Martin Reinicke (Jena / DE), Sascha D. Braun (Jena / DE), Celia Diezel (Jena / DE), Oliver Lemuth (Jena / DE), Ines Engelmann (Jena / DE), Theresa Liebe (Jena / DE), Ralf Ehricht (Jena / DE)
Introduction: Detecting target DNA at low concentrations poses a significant challenge in molecular diagnostics. Achieving high sensitivity is crucial for accurate detection, especially in cases of clinically manifest sepsis, where bacterial concentrations in the blood can be extremely low (one bacterial cell/CFU ml blood). The sample matrix, especially blood, adversely affects accuracy and sensitivity due to the presence of residual background DNA. To overcome this problem, we developed a targeted pre-amplification of marker sequences to enhance the diagnostic sensitivity down to a level of single molecules.
Material and methods: For this purpose, a sample preparation of whole blood samples directly followed by a downstream pre-amplification was developed, which amplifies species-specific and resistance markers in a multiplex procedure. A panel of 24 markers was defined. The pre-amplification was performed in a multiplex approach and quantified by qPCR. The method was tested with blood samples that were spiked with several Gram-positive and Gram-negative bacterial pathogens.

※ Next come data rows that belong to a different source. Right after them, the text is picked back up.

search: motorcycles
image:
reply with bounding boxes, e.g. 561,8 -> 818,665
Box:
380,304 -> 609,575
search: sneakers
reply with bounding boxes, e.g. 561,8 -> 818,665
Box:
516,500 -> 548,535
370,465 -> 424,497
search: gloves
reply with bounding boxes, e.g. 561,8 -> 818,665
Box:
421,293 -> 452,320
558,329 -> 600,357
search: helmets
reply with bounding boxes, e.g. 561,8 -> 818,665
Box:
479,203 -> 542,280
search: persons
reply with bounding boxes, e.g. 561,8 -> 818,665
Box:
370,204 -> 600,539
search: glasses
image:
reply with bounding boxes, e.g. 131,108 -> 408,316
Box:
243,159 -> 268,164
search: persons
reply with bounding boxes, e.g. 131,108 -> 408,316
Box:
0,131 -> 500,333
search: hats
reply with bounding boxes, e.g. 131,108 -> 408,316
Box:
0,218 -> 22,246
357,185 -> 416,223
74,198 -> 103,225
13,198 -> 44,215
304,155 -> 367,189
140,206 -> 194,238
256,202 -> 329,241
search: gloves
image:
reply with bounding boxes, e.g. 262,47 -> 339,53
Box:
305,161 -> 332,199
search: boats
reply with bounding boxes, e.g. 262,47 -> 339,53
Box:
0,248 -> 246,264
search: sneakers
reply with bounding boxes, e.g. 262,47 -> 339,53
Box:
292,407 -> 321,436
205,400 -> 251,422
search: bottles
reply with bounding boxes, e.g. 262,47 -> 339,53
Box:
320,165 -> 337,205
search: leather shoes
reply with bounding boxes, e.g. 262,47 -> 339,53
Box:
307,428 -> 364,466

Results: When applying pre-amplification techniques, the sensitivity of the pathogen detection in whole blood samples was up to 100 times higher than in non-pre-amplified samples. By applying this method to artificially spiked blood samples, it was possible to demonstrate a sensitivity of 1 colony-forming unit (CFU) per millilitre of blood for S. aureus and E. faecium. A detection limit of 28 and 383 CFU per ml of blood was achieved for E. coli and K. pneumoniae, respectively.

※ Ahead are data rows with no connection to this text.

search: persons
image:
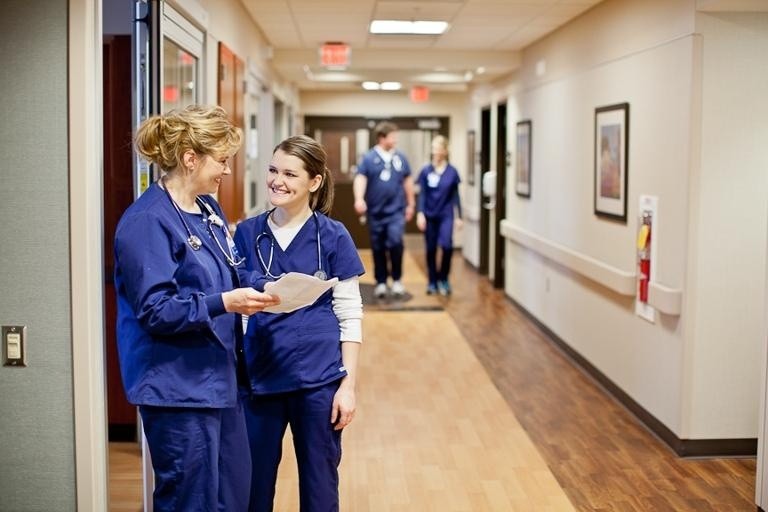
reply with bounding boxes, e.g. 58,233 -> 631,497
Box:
233,136 -> 364,511
414,135 -> 464,295
351,119 -> 416,298
112,105 -> 282,511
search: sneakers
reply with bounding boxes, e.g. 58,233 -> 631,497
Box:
391,281 -> 404,296
374,282 -> 387,298
436,278 -> 450,297
426,283 -> 437,294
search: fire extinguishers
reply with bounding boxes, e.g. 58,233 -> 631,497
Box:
638,210 -> 651,303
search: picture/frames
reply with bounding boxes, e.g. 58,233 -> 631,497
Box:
514,118 -> 534,199
590,101 -> 631,222
464,129 -> 475,187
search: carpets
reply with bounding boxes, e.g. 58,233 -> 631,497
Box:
261,241 -> 579,512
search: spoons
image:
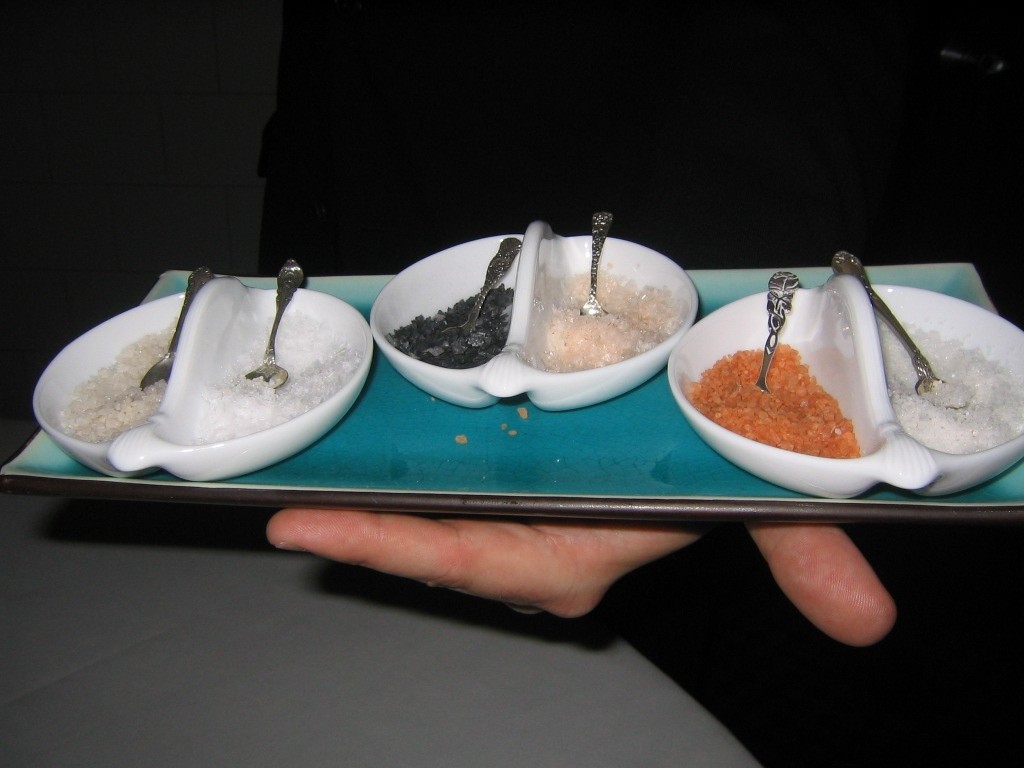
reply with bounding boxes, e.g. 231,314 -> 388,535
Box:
831,250 -> 972,408
139,267 -> 216,392
440,237 -> 522,336
243,259 -> 304,388
579,211 -> 612,318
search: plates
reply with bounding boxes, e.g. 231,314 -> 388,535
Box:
30,277 -> 375,483
666,286 -> 1024,499
368,217 -> 699,414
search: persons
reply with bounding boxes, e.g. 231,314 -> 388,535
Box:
255,0 -> 1024,768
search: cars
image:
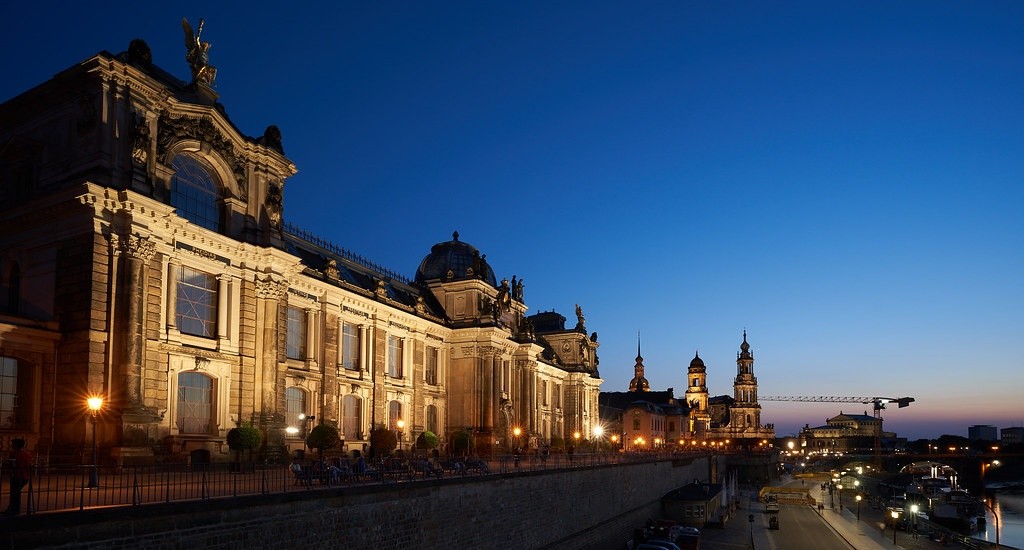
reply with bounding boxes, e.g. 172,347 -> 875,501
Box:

Summary: In the present study, we have established a method that bridges the analytical gap between low concentrations of molecular markers and the minimum requirements for molecular testing. If the sensitivity is also confirmed for real clinical blood samples from septic patients, the novel technique can be used for pathogen detection without cultivation, which might help to accelerate diagnostics and, thus, to decrease sepsis mortality rates.